Firefox and resource limits

There was one series of web challenges that were different from the other challenges: web/teemos-secret and web/teemos-secret-v2 by Chara. Unlike others, these used Firefox admin bots over the standard Chrome as they relied on Firefox-specific behavior.

The first teemos-secret was deployed at around 19:20 PST. For several hours, everything ran fine, until around 05:18 PST the next day where I (jayden) noticed the challenge VM died. I was the only infra admin online at the time, so it was up to me to fix this.

The reason the challenge VM “died” was due to a player’s exploit causing Firefox RAM usage to balloon out of control.

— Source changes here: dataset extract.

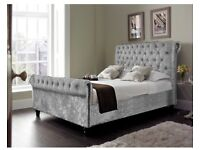 Crushed velvet sleigh bed - double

Once Firefox ate up all the RAM on the system, it became unresponsive. The OOM killer is supposed to kill the process eating up the most RAM on the system, however due to certain factors such as memory pressure severity, or thrashing (when the system spends a lot of time swapping to disk), it can take a very long time.

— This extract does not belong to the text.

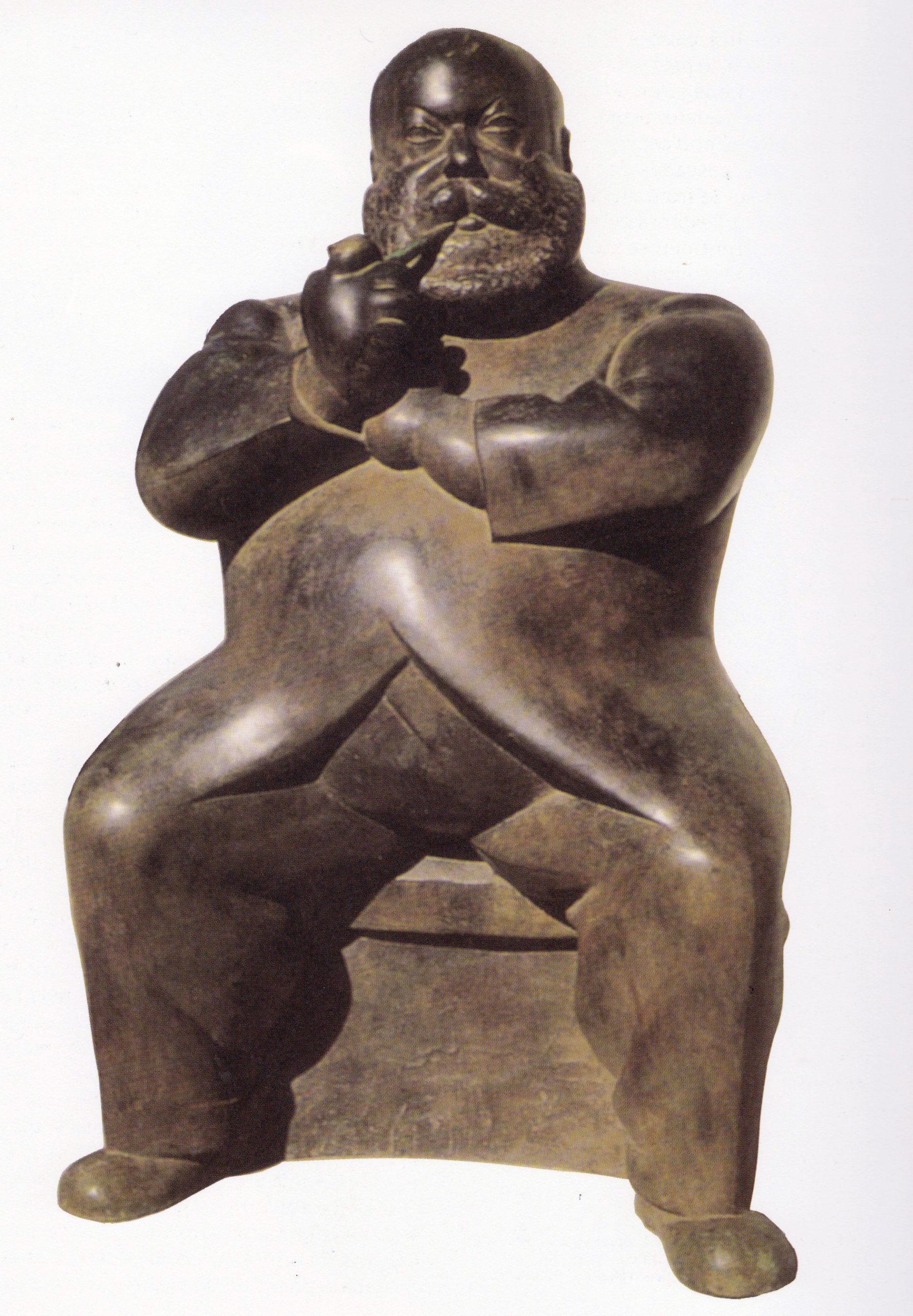 Widhopff – l'homme à la pipe 1924 - Épreuve en bronze fonte d'époque Alexis Rudier, 105x62,5x50,5cm Coll. Musée d'Israël, Jérusalem © archives de l'expert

Two main factors significantly increased the time it took to resolve this issue:

First, I was unfamiliar with the deployer setup (written by ani and voxal), meaning I had to quickly familiarize myself with the deployer and setup while responding to the incident. Also, I had to do most of it from my phone 🤯

Second, while we frantically moved from GCP to AWS (see GCP ), I forgot to give the new challenge VM an “elastic” (static) IP. The deployer authenticates with the Docker API using a peer certificate that has the challenge VM’s IP as the Subject Alternative Name (SAN). Due to this, every time the VM’s IP changed, it failed to authenticate, causing me to have to reissue the cert and update it in the configs. After the first force-stop and start, I gave it a static IP, so subsequent redeploys were faster.

Timeline

  • 6/14 19:20 - web/teemos-secret deployed
  • 6/15 00:00 - web/teemos-secret-v2 deployed
  • 6/15 05:18 - Player runs memory-intensive exploit, Firefox memory usage quickly balloons
  • 6/15 05:20 - Challenge VM runs out of memory, unresponsive due to OOM condition
  • 6/15 05:24 - Challenge VM force-stop initiated
  • 6/15 05:32 - Challenge VM force-stop complete and start initiated
  • 6/15 05:34 - Challenge VM started
    • VM IP changes as it did not have an assigned static IP
  • 6/15 05:35 - smiley.cat A records changed
  • 6/15 05:36 - Attempted to restart deployer on Platform VM
    • Failed as the IP changed and Docker peer certificate is issued to old IP
  • 6/15 05:38 - jayden starts to read the deployer code and reverse engineer the setup
  • 6/15 06:39 - Peer certificate properly reissued. Deployer online; instanced challenges work properly
  • 6/15 06:46 - Challenges with static remotes back online
  • 6/15 07:06 - Player runs memory-intensive exploit
  • 6/15 07:07 - Challenge VM out of memory and unresponsive again
  • 6/15 07:09 - Challenge VM force-stop initiated
  • 6/15 07:12 - Static IP issued and attached to VM
  • 6/15 07:14 - smiley.cat A records changed
  • 6/15 07:17 - Challenge VM force-stop complete and start initiated
  • 6/15 07:20 - Challenge VM started
  • 6/15 07:35 - Peer certificates reissued, deployer restarted and online, static remotes redeployed and back online
  • 6/15 08:01 - Author applies patches to the admin bot in an attempt to mitigate the issue
  • 6/15 08:40 - Player runs memory-intensive exploit
  • 6/15 08:41 - Instance force-stop initiated
  • 6/15 08:50 - Instance force-stop complete and started
  • 6/15 08:54 - Everything is quickly brought back up again
  • 6/15 08:56 - Creating new web/teemos-secret instances is disabled; source is left up to allow local solves
    • web/teemos-secret-2 taken offline permanently at author’s request
  • 6/15 12:24 - Implementation work starts on resource limit configuration
  • 6/15 12:42 - Resource limits implemented
  • 6/15 13:18 - web/teemos-secret redeployed with limits

Conclusion

Implementing custom infrastructure is definitely not for the faint of heart. We gambled when we decided to do it, and luckily it didn’t turn out to be completely useless. Although there were many issues, there could have been many more and we are glad it was worth our time and effort. Writing our own infrastructure afforded us a lot of flexibility, which turned out to be somewhat useful in the CTF, compared to just running something like rCTF.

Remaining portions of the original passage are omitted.